* **Given exercise**
All the data should come back exactly as it was given.

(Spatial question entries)
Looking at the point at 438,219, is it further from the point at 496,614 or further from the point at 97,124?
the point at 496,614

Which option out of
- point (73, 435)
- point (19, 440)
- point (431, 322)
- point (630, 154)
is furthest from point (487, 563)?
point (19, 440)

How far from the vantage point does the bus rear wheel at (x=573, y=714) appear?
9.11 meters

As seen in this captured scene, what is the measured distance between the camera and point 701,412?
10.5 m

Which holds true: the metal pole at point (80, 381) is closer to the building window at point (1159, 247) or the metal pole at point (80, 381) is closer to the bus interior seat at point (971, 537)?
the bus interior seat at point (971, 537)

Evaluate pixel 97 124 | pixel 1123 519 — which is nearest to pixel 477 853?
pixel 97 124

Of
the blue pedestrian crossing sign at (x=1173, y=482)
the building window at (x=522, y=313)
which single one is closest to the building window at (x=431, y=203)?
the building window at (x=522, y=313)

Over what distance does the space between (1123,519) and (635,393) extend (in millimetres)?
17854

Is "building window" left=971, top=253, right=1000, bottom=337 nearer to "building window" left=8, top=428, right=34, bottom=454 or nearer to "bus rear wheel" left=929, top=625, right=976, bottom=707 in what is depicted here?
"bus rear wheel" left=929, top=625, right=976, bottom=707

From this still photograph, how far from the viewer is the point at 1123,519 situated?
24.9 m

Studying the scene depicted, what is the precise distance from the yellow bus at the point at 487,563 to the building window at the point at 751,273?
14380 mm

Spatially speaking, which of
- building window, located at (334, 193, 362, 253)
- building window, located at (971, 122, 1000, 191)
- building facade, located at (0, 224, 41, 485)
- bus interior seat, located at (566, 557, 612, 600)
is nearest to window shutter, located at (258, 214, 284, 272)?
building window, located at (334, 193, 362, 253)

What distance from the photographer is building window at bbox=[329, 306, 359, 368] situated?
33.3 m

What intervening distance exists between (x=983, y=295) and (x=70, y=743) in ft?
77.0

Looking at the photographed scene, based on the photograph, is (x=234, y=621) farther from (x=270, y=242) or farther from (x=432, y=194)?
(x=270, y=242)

* **Solution**
Looking at the point at 438,219, is it further from the point at 496,614 or further from the point at 97,124?
the point at 496,614

Which option out of
- point (73, 435)
- point (19, 440)
- point (431, 322)
- point (630, 154)
is furthest from point (487, 563)?
point (19, 440)

How far from the vantage point does the bus rear wheel at (x=573, y=714) appear?
9.11 meters

As seen in this captured scene, what is the measured distance between the camera and point 701,412?
10.5 m

Which holds true: the metal pole at point (80, 381) is closer to the building window at point (1159, 247) or the metal pole at point (80, 381) is closer to the bus interior seat at point (971, 537)?
the bus interior seat at point (971, 537)

Evaluate pixel 97 124 | pixel 1123 519 — which is nearest to pixel 477 853?
pixel 97 124

Of
the blue pedestrian crossing sign at (x=1173, y=482)
the building window at (x=522, y=313)
which single one is closest to the building window at (x=431, y=203)?
the building window at (x=522, y=313)

Over what distance does the space between (1123,519) and (635,393) extend (in millimetres)?
17854

Is "building window" left=971, top=253, right=1000, bottom=337 nearer to "building window" left=8, top=428, right=34, bottom=454 or nearer to "bus rear wheel" left=929, top=625, right=976, bottom=707 in what is depicted here?
"bus rear wheel" left=929, top=625, right=976, bottom=707

From this still photograph, how far from the viewer is the point at 1123,519 situated?
24.9 m

Studying the scene depicted, what is the precise distance from the yellow bus at the point at 487,563 to the building window at the point at 751,273?
14380 mm

Spatially speaking, which of
- building window, located at (334, 193, 362, 253)
- building window, located at (971, 122, 1000, 191)
- building facade, located at (0, 224, 41, 485)
- bus interior seat, located at (566, 557, 612, 600)
is nearest to window shutter, located at (258, 214, 284, 272)?
building window, located at (334, 193, 362, 253)

What distance from the photographer is building window at bbox=[329, 306, 359, 368] situated?
33.3 m

What intervening distance exists between (x=983, y=295) and (x=70, y=743) in ft?
77.0

Looking at the photographed scene, based on the photograph, is (x=234, y=621) farther from (x=270, y=242) or farther from (x=432, y=194)?
(x=270, y=242)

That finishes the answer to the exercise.